富士六湖の水文学/花づな列島復興のためのメモ(6)
今年は水文現象から目が離せない。
水は地球を循環する過程で、さまざまな形で人間活動と係りを持つ。
和辻哲郎が『風土―人間学的考察 (岩波文庫)』(7905)において、風土の類型を、モンスーン、沙漠、牧場の3つとしたことはよく知られている。
水資源は人間だけでなく、あらゆる生物に必須の資源であり、その存在の仕方が「風土」を規定する根本要因である。
水は恵みだけでなく、災厄ももたらす。
今年は特にその印象が強い。
大津波、台風12号、13号……
大津波は、日本史に残る被害を遺した。
台風12号等は、紀伊半島を中心に記録的な大雨を降らせた。
⇒2011年9月 6日 (火):台風12号による降水被害/花づな列島復興のためのメモ(3)
台風15号は、日本列島の脆弱化している部分を狙い撃ちした。
⇒2011年9月22日 (木):台風15号と国土の条件/花づな列島復興のためのメモ(5)
これらの台風は、富士山とその周辺にも大量の水を降らせ、その雨は富士山麓地域を潤す。
⇒2009年7月30日 (木):富士山湧水の水文学
大量の雨は当然富士山麓地域の地下水位を上昇させる。
富士山と共に有名な富士五湖。
山中湖・河口湖・西湖・精進湖・本栖湖をいう。
しかし、降水量が多く地下水位の高い年にはプラス1の湖が出現する(10年に1度くらいの頻度)。
今年は、7年ぶりに赤池が出現した。
110925撮影
富士山のふもと富士五湖の一つ、精進湖の近くで幻の池・幻の湖と呼ばれている「赤池」が2011年9月22日に姿を現しました。
この池は精進湖の水かさが増えた時にだけ現れるもので、富士五湖の6番目の湖ということで富士六湖とも呼ばれています。
大きな被害を山梨にもたらした台風15号の副産物でもあるわけです。
前回は7年前に現れました。
http://yamanashinow.blog137.fc2.com/blog-entry-423.html
赤池と精進湖は繋がっているらしい。
各湖の断面高は次のようである。
また、赤池の位置は下図を参照。
http://www.navi-city.com/tokusyu/akaike.html
三島市内の小河川も水量が増加している。
これらの河川はかつては豊富な水量だった。
太宰治の『老ハイデルベルヒ』にも、次のように描かれている。
三島は取残された、美しい町であります。

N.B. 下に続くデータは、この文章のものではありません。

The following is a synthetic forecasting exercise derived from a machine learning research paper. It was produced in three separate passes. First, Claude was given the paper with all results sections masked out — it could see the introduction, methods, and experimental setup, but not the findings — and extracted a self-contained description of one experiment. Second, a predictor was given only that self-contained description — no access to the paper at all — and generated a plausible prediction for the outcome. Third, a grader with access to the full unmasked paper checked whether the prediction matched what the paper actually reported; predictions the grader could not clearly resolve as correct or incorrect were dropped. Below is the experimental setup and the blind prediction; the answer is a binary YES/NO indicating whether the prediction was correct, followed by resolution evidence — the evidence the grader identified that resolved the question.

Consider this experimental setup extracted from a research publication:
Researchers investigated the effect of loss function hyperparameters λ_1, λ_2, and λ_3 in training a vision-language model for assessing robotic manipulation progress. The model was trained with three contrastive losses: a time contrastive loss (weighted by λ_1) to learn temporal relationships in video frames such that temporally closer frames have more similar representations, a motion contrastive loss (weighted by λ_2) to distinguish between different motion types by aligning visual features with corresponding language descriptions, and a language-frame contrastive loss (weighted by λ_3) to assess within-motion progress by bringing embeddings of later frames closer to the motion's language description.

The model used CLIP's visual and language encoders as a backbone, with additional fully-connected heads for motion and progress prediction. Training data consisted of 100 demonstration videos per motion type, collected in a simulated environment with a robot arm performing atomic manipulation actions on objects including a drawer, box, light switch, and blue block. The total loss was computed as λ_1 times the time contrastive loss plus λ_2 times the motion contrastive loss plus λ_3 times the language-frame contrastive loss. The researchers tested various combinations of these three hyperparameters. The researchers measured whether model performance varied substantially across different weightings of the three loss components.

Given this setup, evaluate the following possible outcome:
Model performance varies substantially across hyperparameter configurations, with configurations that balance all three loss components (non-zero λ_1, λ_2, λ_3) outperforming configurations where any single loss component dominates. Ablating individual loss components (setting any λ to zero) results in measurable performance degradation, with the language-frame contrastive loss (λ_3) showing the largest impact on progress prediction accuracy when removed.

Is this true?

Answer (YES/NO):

町中を水量たっぷりの澄んだ小川が、それこそ蜘蛛の巣のように縦横無尽に残る隈なく駈けめぐり、清冽の流れの底には水藻が青々と生えて居て、家々の庭先を流れ、縁の下をくぐり、台所の岸をちゃぷちゃぷ洗い流れて、三島の人は台所に座ったままで清潔なお洗濯が出来るのでした。昔は東海道でも有名な宿場であったようですが、だんだん寂れて、町の古い住民だけが依怙地に伝統を誇り、寂れても派手な風習を失わず、謂わば、滅亡の民の、名誉ある懶惰に耽っている有様でありました。

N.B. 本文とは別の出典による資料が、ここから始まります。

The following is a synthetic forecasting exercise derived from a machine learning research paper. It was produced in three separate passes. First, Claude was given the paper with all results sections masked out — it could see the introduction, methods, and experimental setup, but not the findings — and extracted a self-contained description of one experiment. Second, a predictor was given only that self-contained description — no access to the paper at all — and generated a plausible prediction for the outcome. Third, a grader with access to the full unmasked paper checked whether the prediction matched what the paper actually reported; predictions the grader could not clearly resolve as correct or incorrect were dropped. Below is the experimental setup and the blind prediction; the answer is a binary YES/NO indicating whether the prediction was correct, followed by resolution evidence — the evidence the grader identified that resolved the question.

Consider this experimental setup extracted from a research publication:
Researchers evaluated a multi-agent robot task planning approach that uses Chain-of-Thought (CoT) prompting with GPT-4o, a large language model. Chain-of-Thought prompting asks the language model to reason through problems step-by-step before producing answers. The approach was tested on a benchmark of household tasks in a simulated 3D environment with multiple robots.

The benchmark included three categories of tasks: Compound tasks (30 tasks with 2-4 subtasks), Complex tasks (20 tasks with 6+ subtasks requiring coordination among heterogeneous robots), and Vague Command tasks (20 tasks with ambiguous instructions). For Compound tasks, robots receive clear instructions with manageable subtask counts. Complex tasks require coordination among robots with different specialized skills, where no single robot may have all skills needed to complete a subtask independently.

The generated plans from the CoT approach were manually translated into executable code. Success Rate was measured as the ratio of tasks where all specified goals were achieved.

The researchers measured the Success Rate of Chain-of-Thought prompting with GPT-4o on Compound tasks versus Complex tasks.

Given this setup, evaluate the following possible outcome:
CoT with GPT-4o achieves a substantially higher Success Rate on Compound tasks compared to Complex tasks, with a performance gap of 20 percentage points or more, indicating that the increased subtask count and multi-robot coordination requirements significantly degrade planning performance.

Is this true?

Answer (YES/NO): YES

⇒2009年6月18日 (木)」太宰治と三島・沼津http://www.aozora.gr.jp/cards/000035/files/238_20005.html
上流域の開発が進んだ結果、太宰の描いたような様子は、時折の増水期しか味わえないことになった。
市内の楽寿園の小浜池も普段は枯山水状態であるが、現在は写真のような状態である。